## GIVEN EXERCISE 1
Which lines of the records contain the string "millimetres"? Copy each of them, treating case as significant.

::: READING PASSAGE :::

I’m not sure what I thought I’d photograph in Istanbul. Maybe I thought I’d just photograph buildings and streets and things I found a little strange or different from home. Whatever I thought, it quickly became clear to me that I was going to photograph cats. Lots and lots of cats. The thing that was so appealing was that although I deduced that they were all homeless they didn’t come across as homeless. They all seemed well fed, groomed, and carried the general playful or nonchalant character of well looked after cats. They were either playful, sleepy, or unbothered. They just seemed like happy little cats.
I later found out that the general community take care of the cats and it’s very important to them. These cats are everyone’s cats. They aren’t homeless but rather have many homes, many owners, and many responsible human parents. It was evident in how you would see any given person stop to talk to a kitten or to scratch an itchy cat ear. Some beautiful but derelict buildings almost seemed to be an unofficial town hall for cats where they would gather in groups up to 9 or more, almost appearing as if they are having meetings.
Even though the cats were without a doubt my favourite part of Istanbul, Istanbul is more than just a collection of beautiful cats. There is a certain sense of composed joy in Istanbul. I like to believe it’s best observed in the Turkish sense of fashion. Almost everyone wore dark and deep autumnal colours and I felt very much at home. People dressed in dark indigo, olive green, mustard yellow, and the deepest scarlet red could be seen everywhere. From the fisherman spanning the length of Galata bridge reeling in fish or baitless hooks, to the hagglers negotiating at the Grand Bazaar (the largest and oldest indoor market in the world), from the hipsters searching for their speciality coffee fix and unique pieces of art in Karakoy, to the wanderers at the harbour and the fish market.
Istanbul is a vast expanse of age-old culture amalgamating with a modern world and this is obvious when you move from a cafe that could’ve been in any major city in the world to a restaurant situated on the fourth floor of an old building with an elevator, to my great amusement, that has no doors “My god, we can touch the outside!?” Often when one travels there is a little bit of where you are that reminds you of home. Istanbul, until now, is as far as I’ve been from home without missing home.
On our last night I met with great demise through the works and trickery of a very deceptive liquid. I called it “not that bad”, the Turkish call it Raki. Raki, the national drink of Turkey, is a clear alcohol drink flavoured with aniseed and most Turks add water to it which turns the drink a milky white. This almost alchemical transformation entertained me immensely and as a result I drank with much more vigor than usual in order to amuse myself with my next construction of alcoholic alchemy.
Suffice it to say, I don’t remember much of that evening. I vaguely remember looking at stained glass, cuddling a grey kitten, and conversing with a suit of armour. On my camera I found blurry photos of happy couples, at dinner, posing for portraits and some dry vomit on my lense. Not my finest moment but certainly not the worst. Waking up without a sense of who I was or why I existed, suffering a rebirth into reality with the hammer-bang of the industrial revolution, in its universal entirety, all condensed into my headache it was brought to my attention that I pissed the bed.
Death. Please. Death.

:::

## GIVEN EXERCISE 2
In the Istanbul piece above, which specific colors are people described as dressed in?

::: GIVEN ENTRIES :::

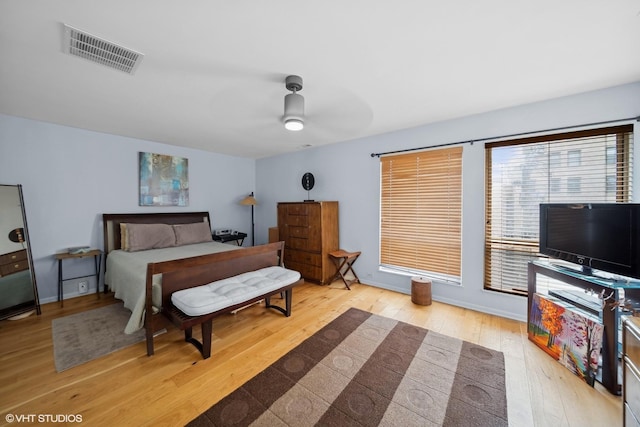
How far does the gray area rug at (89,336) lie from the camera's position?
2.00 meters

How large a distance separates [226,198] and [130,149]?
177cm

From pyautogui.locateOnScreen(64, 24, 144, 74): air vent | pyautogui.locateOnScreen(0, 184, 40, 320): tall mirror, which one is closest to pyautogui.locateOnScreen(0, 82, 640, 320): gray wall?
pyautogui.locateOnScreen(0, 184, 40, 320): tall mirror

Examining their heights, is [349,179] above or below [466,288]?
above

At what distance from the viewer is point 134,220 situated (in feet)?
12.2

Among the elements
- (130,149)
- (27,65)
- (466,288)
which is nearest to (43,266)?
(130,149)

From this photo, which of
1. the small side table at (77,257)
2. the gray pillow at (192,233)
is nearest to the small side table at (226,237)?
the gray pillow at (192,233)

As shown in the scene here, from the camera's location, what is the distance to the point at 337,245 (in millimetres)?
4047

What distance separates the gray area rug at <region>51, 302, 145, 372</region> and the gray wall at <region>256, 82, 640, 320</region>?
3008 mm

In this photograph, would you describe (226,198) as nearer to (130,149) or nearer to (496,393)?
(130,149)

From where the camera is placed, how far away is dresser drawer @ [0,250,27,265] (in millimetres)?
2585

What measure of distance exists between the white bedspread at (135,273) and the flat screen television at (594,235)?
11.9ft

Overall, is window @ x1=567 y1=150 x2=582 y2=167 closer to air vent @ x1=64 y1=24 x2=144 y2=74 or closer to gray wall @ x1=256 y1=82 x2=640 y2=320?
gray wall @ x1=256 y1=82 x2=640 y2=320

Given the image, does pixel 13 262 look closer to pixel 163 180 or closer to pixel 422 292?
pixel 163 180

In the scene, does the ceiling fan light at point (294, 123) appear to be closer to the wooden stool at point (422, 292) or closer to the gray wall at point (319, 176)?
the gray wall at point (319, 176)
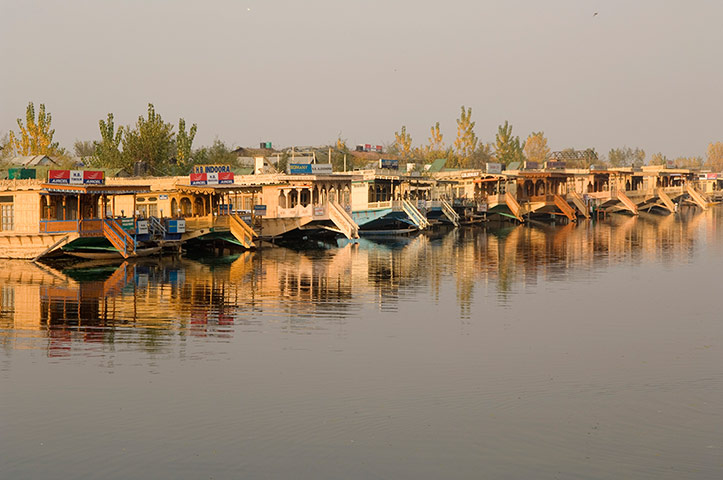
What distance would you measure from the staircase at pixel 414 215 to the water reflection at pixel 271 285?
8.38 meters

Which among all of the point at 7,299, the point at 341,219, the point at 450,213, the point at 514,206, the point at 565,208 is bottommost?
the point at 7,299

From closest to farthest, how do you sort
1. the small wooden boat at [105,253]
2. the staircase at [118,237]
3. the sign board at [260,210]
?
the staircase at [118,237]
the small wooden boat at [105,253]
the sign board at [260,210]

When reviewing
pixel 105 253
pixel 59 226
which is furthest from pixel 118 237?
pixel 59 226

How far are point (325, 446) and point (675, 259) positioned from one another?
39.1 metres

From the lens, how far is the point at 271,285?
3541 cm

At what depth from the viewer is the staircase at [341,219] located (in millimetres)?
60031

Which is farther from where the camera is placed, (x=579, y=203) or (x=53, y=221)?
(x=579, y=203)

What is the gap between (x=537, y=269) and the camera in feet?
140

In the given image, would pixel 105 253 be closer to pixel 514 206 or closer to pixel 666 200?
pixel 514 206

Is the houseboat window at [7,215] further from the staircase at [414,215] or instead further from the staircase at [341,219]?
the staircase at [414,215]

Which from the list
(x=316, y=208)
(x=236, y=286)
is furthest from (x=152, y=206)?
(x=236, y=286)

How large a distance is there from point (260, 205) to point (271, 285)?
23.9 metres

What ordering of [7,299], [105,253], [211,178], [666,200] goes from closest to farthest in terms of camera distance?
[7,299]
[105,253]
[211,178]
[666,200]

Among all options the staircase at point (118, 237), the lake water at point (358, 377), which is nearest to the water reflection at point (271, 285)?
the lake water at point (358, 377)
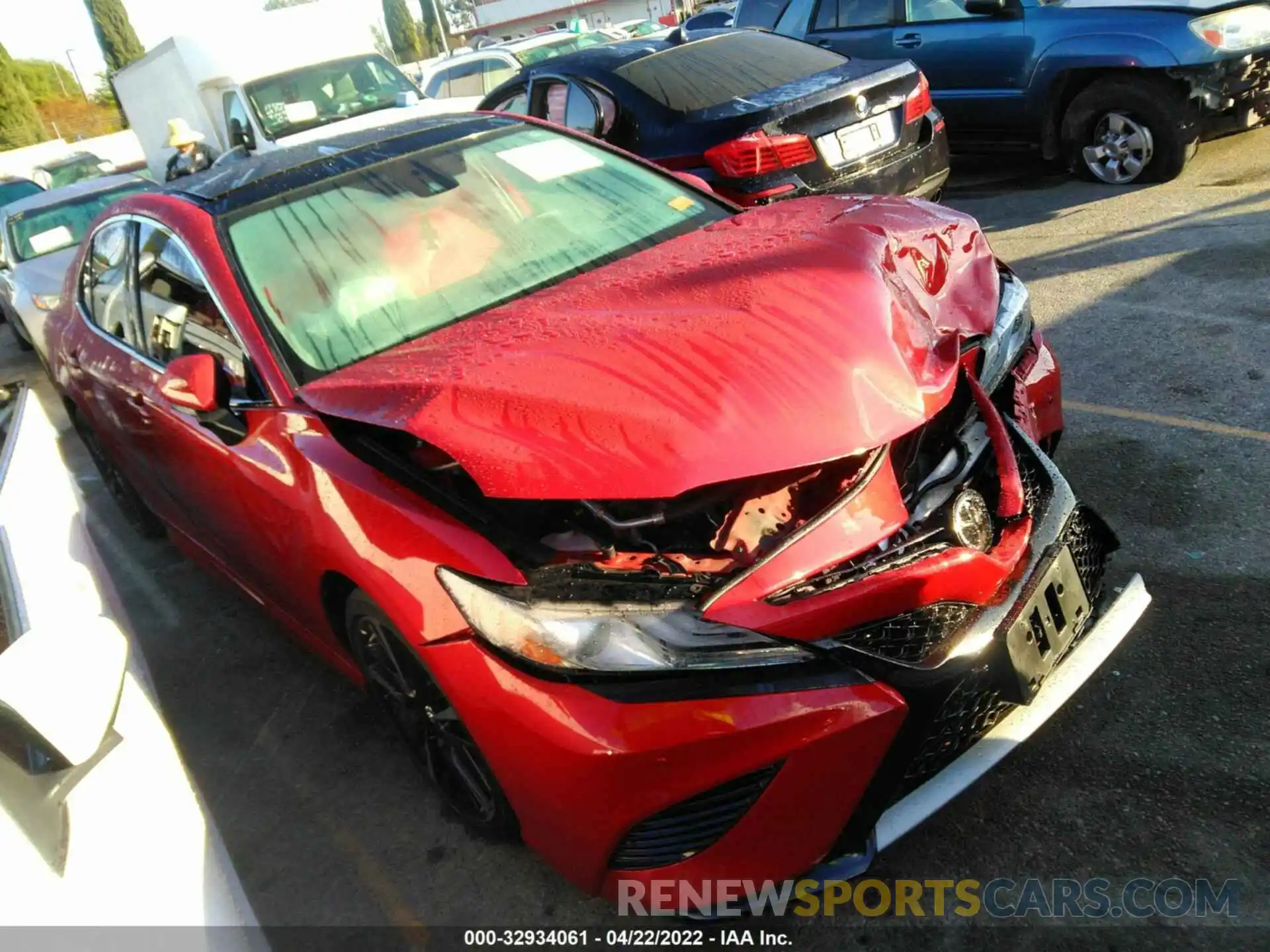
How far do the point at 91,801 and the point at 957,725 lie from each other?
1533 mm

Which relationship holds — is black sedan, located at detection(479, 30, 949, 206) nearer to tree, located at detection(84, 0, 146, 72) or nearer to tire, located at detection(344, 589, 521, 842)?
tire, located at detection(344, 589, 521, 842)

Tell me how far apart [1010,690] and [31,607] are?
6.28 feet

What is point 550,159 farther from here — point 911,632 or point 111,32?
point 111,32

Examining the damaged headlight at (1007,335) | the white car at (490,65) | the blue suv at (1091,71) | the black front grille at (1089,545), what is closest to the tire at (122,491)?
the damaged headlight at (1007,335)

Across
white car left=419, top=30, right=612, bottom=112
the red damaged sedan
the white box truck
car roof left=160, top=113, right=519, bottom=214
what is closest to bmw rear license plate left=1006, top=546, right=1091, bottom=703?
the red damaged sedan

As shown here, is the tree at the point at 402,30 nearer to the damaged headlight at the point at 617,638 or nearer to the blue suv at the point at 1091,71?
the blue suv at the point at 1091,71

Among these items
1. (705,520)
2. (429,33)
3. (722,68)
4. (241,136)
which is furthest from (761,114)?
(429,33)

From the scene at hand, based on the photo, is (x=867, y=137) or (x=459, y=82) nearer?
(x=867, y=137)

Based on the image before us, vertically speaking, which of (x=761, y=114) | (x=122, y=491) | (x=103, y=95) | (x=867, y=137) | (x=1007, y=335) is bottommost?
(x=103, y=95)

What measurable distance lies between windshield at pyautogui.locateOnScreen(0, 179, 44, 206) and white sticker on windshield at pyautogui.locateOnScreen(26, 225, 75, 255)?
509 centimetres

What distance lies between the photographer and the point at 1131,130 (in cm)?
653

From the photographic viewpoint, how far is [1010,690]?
1.93 m

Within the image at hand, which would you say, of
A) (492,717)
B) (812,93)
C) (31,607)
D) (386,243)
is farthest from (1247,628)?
(812,93)

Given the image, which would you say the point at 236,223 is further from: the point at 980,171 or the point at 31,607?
the point at 980,171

:::

## TASK RESPONSE 1
As shown in the scene here, from the camera's location, what is the distance to the point at 337,245 (in millimetres)?
From where the camera is placed, how far away is dresser drawer @ [0,250,27,265] (in millimetres)?
At what depth from the viewer is the staircase at [341,219] located (in millimetres)?

## TASK RESPONSE 2
Dark indigo, olive green, mustard yellow, and the deepest scarlet red.